--- Source ---

Créée le 31 décembre 2003 par décret, la Direction interarmées des réseaux d’infrastructure et des systèmes d’information de la défense (DIRISI), rattachée à l’Etat-Major des Armées, assure les fonctions d’opérateur de télécommunications, d’infogérant des systèmes d’information de la Défense, de gérant des fréquences, de garant de la sécurité des systèmes d’information, de mise en œuvre et de soutien des SIC opérationnels, et de centrale d’achat pour les services de télécommunications, les matériels et les logiciels informatiques, les prestations dans le domaine des systèmes d’information.

Elle est donc résolument au cœur des opérations et de la vie de la Défense : en métropole, outre-mer et à l’étranger, 7 jours sur 7, 24 heures sur 24, la DIRISI exploite, soutient et assure la sécurité des Sic nécessaires à l’engagement des forces armées, à la dissuasion, à la posture permanente de sûreté et à l’action de l’État.

Interventions extérieures, contrôle de l’espace aérien et maritime, mais aussi SI métiers RH ou financiers… : tous sont supportés par le système d’information du ministère de la défense, et c’est la DIRISI qui le conçoit, le développe, le met en œuvre et le protège.

Quelle est ta mission au sein de cet organisme aujourd’hui ?

En tant que directeur adjoint plans, je suis délégataire en premier lieu du pouvoir adjudicateur, en d’autres termes je dirige la fonction achats. A ce titre, je suis responsable de la stratégie globale concernant les marchés et contrats de la DIRISI, et en particulier, je suis responsable de la stratégie industrielle. Par ailleurs j’ assure la cohérence technique des projets, et je pilote la coordination avec la DGA (pour ce qui concerne notamment les opérations d’armement) et le contexte interministériel.

Tu es connu comme un expert de différents domaines de pointe, allant de la simulation aux nanotechnologies. Quels sont les défis technologiques et les ruptures attendues dans le domaine que tu diriges aujourd’hui ?

--- Extrait de données ---

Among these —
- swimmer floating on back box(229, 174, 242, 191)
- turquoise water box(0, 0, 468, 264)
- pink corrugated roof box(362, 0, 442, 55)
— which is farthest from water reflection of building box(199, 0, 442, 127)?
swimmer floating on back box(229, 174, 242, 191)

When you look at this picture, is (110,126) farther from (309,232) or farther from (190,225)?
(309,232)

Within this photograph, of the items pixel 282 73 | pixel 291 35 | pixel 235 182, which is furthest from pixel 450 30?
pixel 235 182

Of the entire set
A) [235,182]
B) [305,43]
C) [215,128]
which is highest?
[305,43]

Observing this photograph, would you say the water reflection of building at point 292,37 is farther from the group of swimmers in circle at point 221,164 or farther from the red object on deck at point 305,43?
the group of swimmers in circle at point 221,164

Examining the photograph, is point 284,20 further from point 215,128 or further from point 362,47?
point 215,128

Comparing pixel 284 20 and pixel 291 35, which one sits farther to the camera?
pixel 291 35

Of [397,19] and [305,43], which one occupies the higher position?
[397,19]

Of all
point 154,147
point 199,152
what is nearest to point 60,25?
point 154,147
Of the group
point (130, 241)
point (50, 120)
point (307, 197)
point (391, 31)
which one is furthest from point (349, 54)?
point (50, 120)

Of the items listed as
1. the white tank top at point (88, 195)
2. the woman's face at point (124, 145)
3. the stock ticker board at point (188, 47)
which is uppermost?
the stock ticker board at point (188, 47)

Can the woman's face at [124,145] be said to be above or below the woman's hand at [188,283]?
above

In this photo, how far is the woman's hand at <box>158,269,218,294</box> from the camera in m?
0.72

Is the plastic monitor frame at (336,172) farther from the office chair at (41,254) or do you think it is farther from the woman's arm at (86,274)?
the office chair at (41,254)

---

Consigne: Recopiez intégralement le texte sur la DIRISI. Appuyez-vous uniquement sur le texte.

Réponse attendue:
Créée le 31 décembre 2003 par décret, la Direction interarmées des réseaux d’infrastructure et des systèmes d’information de la défense (DIRISI), rattachée à l’Etat-Major des Armées, assure les fonctions d’opérateur de télécommunications, d’infogérant des systèmes d’information de la Défense, de gérant des fréquences, de garant de la sécurité des systèmes d’information, de mise en œuvre et de soutien des SIC opérationnels, et de centrale d’achat pour les services de télécommunications, les matériels et les logiciels informatiques, les prestations dans le domaine des systèmes d’information.

Elle est donc résolument au cœur des opérations et de la vie de la Défense : en métropole, outre-mer et à l’étranger, 7 jours sur 7, 24 heures sur 24, la DIRISI exploite, soutient et assure la sécurité des Sic nécessaires à l’engagement des forces armées, à la dissuasion, à la posture permanente de sûreté et à l’action de l’État.

Interventions extérieures, contrôle de l’espace aérien et maritime, mais aussi SI métiers RH ou financiers… : tous sont supportés par le système d’information du ministère de la défense, et c’est la DIRISI qui le conçoit, le développe, le met en œuvre et le protège.

Quelle est ta mission au sein de cet organisme aujourd’hui ?

En tant que directeur adjoint plans, je suis délégataire en premier lieu du pouvoir adjudicateur, en d’autres termes je dirige la fonction achats. A ce titre, je suis responsable de la stratégie globale concernant les marchés et contrats de la DIRISI, et en particulier, je suis responsable de la stratégie industrielle. Par ailleurs j’ assure la cohérence technique des projets, et je pilote la coordination avec la DGA (pour ce qui concerne notamment les opérations d’armement) et le contexte interministériel.

Tu es connu comme un expert de différents domaines de pointe, allant de la simulation aux nanotechnologies. Quels sont les défis technologiques et les ruptures attendues dans le domaine que tu diriges aujourd’hui ?